You cannot say you've been to Guatemala if you haven't ridden in chicken buses. Love them or hate them, but there is hardly a cheaper and more convenient and efficient way to get around the country. Connecting virtually anywhere to anywhere (with a few changes), they are nothing but retired US school buses that have sometimes been left original yellow, but usually repainted and refurbished and let out to navigate Guatemala's mountain roads. They are remarkably agile and certainly spacious. Standard seating is 3 per seat, and as for the few-inch-wide middle aisle - well, that's up to the conductor's discretion, but anywhere from 2 dozen to a few hundred.
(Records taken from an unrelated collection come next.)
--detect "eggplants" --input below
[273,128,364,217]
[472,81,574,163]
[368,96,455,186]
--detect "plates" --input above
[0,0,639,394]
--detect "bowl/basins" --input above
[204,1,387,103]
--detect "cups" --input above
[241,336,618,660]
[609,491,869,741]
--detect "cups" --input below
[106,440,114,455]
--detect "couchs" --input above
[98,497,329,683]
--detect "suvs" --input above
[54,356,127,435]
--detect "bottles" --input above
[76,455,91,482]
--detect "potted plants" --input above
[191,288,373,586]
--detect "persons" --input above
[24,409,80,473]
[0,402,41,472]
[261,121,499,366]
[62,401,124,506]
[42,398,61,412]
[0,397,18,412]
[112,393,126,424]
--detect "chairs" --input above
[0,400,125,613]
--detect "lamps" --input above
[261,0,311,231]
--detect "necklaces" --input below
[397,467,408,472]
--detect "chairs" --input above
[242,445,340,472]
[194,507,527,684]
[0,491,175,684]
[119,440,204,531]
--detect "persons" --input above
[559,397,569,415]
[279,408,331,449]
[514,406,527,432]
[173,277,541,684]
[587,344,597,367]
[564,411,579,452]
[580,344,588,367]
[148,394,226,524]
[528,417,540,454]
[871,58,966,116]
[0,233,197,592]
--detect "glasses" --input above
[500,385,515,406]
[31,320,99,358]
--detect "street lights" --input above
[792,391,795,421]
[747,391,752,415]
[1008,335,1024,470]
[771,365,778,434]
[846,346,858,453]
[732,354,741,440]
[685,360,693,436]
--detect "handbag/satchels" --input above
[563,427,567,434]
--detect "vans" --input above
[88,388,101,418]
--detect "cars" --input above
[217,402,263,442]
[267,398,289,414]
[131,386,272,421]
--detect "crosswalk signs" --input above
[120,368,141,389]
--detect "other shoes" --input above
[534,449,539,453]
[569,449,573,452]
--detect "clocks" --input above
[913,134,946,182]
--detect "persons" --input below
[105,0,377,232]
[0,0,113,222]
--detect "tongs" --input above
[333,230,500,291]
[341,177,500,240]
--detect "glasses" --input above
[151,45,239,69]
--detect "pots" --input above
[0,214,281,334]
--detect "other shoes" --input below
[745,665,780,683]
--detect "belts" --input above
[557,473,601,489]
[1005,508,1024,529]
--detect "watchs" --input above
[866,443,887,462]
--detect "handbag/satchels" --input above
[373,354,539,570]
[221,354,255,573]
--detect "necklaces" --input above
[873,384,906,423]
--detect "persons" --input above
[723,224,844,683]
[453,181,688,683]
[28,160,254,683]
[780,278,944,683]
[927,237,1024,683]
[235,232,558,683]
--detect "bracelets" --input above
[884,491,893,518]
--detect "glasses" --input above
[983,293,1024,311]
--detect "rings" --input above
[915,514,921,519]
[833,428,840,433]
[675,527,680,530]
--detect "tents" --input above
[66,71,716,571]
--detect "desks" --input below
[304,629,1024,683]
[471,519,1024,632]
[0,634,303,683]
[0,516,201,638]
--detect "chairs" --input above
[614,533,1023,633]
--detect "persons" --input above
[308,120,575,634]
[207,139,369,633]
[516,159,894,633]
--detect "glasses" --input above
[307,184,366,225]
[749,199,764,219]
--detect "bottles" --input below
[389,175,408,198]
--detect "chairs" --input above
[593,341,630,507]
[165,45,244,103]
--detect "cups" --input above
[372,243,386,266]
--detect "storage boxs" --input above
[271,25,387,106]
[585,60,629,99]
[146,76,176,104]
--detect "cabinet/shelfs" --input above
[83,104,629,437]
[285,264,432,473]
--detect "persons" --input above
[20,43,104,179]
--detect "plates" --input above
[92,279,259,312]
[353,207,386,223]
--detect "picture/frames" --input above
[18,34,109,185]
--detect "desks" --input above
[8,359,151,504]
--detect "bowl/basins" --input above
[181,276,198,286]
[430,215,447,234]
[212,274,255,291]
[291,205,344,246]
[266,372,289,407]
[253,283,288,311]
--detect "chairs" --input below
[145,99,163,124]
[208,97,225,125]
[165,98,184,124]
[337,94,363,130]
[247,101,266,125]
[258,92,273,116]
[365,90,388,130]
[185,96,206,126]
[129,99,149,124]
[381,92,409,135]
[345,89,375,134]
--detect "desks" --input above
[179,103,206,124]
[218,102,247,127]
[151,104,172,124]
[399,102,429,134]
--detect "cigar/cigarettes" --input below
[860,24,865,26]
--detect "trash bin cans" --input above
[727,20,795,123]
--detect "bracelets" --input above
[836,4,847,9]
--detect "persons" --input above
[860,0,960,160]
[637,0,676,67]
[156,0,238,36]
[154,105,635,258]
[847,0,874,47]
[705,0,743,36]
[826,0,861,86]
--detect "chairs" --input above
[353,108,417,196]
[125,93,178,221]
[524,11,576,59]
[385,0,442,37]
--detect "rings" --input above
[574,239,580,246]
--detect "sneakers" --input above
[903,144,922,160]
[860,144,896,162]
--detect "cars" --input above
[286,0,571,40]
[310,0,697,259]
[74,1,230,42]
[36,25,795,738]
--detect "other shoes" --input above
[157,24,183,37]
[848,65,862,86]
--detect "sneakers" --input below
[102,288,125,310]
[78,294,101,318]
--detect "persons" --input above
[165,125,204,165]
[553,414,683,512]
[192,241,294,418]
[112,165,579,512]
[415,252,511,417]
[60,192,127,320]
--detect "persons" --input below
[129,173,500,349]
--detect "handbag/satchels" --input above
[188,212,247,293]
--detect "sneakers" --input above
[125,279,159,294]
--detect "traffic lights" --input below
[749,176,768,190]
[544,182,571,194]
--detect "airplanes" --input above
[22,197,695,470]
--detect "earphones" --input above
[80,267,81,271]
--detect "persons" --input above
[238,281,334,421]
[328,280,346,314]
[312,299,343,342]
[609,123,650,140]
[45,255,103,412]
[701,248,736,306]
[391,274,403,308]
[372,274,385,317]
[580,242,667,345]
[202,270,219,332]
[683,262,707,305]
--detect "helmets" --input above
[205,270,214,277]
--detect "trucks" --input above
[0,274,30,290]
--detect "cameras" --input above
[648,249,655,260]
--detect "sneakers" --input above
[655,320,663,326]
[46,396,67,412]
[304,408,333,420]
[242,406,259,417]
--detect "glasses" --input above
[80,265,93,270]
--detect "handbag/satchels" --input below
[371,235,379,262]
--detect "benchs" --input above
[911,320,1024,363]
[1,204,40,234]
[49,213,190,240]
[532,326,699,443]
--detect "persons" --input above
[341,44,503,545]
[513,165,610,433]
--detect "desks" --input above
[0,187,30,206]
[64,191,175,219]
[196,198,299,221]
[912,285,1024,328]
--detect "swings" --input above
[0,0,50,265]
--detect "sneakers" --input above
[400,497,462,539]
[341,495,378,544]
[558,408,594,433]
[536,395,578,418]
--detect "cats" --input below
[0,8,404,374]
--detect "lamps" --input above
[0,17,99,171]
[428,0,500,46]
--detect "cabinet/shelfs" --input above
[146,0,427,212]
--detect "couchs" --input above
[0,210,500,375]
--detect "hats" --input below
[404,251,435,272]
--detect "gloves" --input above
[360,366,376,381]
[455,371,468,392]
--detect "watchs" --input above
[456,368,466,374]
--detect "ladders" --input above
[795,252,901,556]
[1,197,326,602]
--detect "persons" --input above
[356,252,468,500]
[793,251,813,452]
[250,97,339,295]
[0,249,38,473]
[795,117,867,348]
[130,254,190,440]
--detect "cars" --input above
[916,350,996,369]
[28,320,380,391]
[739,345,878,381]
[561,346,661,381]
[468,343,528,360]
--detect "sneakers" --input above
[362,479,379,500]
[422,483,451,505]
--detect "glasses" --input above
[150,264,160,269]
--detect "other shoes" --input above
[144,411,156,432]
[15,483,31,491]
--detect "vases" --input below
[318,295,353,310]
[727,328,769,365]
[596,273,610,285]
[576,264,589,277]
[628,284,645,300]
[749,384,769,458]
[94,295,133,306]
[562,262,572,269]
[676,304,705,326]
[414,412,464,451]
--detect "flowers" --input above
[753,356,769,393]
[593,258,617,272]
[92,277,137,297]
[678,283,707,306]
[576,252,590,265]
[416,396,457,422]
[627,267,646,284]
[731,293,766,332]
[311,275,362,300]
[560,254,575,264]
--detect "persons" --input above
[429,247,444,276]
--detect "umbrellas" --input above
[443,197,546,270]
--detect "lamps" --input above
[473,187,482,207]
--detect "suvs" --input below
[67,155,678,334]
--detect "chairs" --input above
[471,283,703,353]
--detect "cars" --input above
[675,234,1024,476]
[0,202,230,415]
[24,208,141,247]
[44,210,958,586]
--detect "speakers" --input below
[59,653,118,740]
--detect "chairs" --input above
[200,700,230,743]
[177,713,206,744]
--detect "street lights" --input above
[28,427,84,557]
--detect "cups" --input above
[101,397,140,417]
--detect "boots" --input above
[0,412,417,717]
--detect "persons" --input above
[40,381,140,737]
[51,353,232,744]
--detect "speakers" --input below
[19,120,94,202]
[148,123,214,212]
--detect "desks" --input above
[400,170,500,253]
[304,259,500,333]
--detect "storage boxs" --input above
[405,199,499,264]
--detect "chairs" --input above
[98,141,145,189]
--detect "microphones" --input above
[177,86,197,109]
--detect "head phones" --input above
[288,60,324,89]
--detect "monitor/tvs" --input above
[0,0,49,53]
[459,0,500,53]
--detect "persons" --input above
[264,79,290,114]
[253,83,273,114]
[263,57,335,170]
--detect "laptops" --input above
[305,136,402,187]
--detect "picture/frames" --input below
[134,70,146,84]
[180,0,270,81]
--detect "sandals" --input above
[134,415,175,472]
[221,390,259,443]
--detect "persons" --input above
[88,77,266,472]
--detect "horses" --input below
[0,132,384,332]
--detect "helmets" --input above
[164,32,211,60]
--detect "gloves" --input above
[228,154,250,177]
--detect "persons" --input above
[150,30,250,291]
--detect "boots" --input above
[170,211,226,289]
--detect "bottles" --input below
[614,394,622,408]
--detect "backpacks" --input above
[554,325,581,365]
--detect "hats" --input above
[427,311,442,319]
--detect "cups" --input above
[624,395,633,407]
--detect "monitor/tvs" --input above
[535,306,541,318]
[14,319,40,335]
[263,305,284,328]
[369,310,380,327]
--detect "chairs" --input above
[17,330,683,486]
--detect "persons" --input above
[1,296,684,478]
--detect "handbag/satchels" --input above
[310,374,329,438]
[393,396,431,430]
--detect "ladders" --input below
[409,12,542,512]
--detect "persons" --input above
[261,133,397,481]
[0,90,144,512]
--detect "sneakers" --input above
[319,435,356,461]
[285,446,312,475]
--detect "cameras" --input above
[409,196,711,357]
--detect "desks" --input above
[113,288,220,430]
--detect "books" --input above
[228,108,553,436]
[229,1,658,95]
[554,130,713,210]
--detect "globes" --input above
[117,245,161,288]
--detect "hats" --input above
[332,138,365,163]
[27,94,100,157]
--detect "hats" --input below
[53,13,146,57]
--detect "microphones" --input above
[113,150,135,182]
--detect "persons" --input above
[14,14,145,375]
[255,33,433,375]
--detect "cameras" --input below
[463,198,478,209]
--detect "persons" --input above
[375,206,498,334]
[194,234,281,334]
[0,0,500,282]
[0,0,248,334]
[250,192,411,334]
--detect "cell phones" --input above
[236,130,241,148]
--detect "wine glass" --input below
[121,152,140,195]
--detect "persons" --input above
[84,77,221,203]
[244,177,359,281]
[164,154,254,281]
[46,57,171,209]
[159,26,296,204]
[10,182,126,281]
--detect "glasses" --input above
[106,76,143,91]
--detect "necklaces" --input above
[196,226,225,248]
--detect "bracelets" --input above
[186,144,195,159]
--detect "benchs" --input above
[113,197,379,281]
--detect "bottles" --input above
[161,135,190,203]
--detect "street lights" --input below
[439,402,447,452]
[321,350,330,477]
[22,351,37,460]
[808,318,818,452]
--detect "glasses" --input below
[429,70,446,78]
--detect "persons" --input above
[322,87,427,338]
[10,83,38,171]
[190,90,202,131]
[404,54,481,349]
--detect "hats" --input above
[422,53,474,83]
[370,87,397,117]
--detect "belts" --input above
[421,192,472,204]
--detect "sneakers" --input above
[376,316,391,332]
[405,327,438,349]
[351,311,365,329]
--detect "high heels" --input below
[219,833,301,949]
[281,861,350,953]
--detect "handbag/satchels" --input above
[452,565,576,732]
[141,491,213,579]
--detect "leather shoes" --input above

OK, maybe that's an exagerration, but that's certainly how it feels when one of your buttocks is pressing against a rotund Mayan woman with 2 kids on her lap and the other one is overhanging above someone's luggage and you are trying to balance yourself among the cowboy hats, crying children, enormous baskets, other passengers' arses and an occasional chicken. But you can be assured that whenever you need a bus somewhere, it will be waiting to leave "ahorita" (soon), and the helpful attendant will pick up your backpack and thrust it up to the huge roofrack. Miraculaously, most of the luggage indeed arrives to its destination.